Фрагмент документа:
В цикле «степных» картин Кузнецов всячески подчеркивает растянутость, «горизонтальность»[124], ставшую в русской живописи первой половины XIX столетия важным признаком произведений мастеров венециановского круга. Лишь в картинах бухарского цикла горизонталь сменяется вертикалью — как бы в поисках соответствия с новым, горным пейзажем. Широкий горизонт, стелющийся прямой линией, иногда вспухающий холмами, уходящий в бескрайнюю ширь, — частый мотив картин «киргизской» серии. «Мираж в степи», «Дождь в степи», несколько вариантов «Вечера в степи», «Весна в степи» и многие картины 1910-х годов особенно показательны в этом отношении. Линия горизонта и плоскость земли уравновешиваются вертикалями юрт, деревьев, фигур людей или верблюдов. Как главная проблема композиции выступает соотношение земли и неба. Это соответствие далеко не всегда одинаково. Иногда линия горизонта поднята вверх («В степи. За работой», «Весна в степи»), что придает некоторую активность движению в глубину; иногда — опущена («Мираж в степи»), отдавая пространство небу и внося тем самым элемент особой торжественности. Порой линия горизонта, несколько колеблясь, тяготеет к середине, сообщая композиции спокойную гармоничность. Иной раз кажется, что Кузнецов прежде всего уточнял взаимоотношения неба и земли, а потом уже заботился о том, чтобы вся фигурная часть картины уложилась в подготовленное «сценическое пространство». Гармония вертикалей и горизонталей, верха и низа, земли и неба была тем обязательным (можно даже сказать — предварительным) условием общей гармонии художественного образа, условием существования той красоты, которая была непременным качеством кузнецовской живописи. Под старость П.В. Кузнецов говорил:
Все мое творчество всегда имело целью порадовать зрителя и раскрыть перед ним ту красоту, которая окружает нас в природе и в людях, красоту жизни[125].

Формулировка задания: Продолжите текст о композиции степных картин Кузнецова, начиная сразу после его последнего предложения.

Записанные сведения:
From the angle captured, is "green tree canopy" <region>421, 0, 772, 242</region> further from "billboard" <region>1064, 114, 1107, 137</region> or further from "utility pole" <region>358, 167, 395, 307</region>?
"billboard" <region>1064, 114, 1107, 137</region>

Ответ к заданию:
Это не пустые слова. Именно в гармоничности, красоте, в постоянном чувстве прекрасного, реализованного в живописи, была программа художника. Ради такой красоты он совершенствовал композицию, добивался необычайной изысканности мазка, искал благородное созвучие красок.
Конечно, искусство Кузнецова целиком принадлежит первым десятилетиям и середине XX столетия и отличается от живописи начала XIX, в частности от живописи Венецианова. Однако несмотря на всю разницу в решении живописно-пластических задач, Кузнецова и Венецианова сближает общее для них стремление к выражению гармонии и красоты. У Венецианова она имеет классицизирующий оттенок. Но в данном случае это не меняет сути дела. Главное в том, что оба художника, запечатлевая проявления основных законов бытия, воплощают их в гармоничной и совершенной форме.
После того как мы сопоставили живописцев в их истолковании мотива земли и неба, посмотрим, как ведут себя люди в их картинах под этим небом и на этой земле.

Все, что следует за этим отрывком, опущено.